## GIVEN INSTRUCTION
Pick out every line of the rows below that contains the string "glass", treating uppercase and lowercase letters as different.

==*==

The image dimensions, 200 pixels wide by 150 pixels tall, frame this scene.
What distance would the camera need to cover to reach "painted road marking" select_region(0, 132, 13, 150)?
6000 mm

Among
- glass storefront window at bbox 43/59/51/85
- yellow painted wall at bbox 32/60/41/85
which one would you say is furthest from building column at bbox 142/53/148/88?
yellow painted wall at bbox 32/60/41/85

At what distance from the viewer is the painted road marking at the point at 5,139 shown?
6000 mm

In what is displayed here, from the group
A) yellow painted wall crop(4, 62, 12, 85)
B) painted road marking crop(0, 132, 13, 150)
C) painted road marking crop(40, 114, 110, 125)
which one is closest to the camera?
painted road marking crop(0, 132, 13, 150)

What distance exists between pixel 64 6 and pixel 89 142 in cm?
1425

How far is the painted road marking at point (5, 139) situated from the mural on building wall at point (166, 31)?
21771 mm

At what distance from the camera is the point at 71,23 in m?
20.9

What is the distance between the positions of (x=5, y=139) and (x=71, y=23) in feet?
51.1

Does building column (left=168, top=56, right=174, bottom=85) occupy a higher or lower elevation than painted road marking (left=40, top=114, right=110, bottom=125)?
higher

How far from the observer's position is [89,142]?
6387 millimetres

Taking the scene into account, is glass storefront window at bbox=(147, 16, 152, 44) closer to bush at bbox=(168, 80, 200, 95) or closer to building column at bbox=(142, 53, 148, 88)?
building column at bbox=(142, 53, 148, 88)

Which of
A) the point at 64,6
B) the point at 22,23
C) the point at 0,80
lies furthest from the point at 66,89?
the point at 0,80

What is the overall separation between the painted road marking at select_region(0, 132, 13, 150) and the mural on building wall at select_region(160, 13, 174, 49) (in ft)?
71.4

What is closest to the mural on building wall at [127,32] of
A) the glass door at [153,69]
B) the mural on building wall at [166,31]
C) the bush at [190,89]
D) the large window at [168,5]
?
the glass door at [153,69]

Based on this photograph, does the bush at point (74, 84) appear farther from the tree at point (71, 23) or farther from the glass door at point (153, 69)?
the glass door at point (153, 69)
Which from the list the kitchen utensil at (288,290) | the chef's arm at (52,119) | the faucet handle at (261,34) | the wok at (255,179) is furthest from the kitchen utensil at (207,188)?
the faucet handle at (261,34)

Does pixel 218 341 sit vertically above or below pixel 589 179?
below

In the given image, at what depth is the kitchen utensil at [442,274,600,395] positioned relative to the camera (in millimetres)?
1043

==*==

## TASK ANSWER
- glass storefront window at bbox 43/59/51/85
Taking the scene into account, is glass storefront window at bbox=(147, 16, 152, 44) closer to bush at bbox=(168, 80, 200, 95) or closer to building column at bbox=(142, 53, 148, 88)?
A) the glass door at [153,69]
the glass door at [153,69]
Based on this photograph, does the bush at point (74, 84) appear farther from the tree at point (71, 23) or farther from the glass door at point (153, 69)?
the glass door at point (153, 69)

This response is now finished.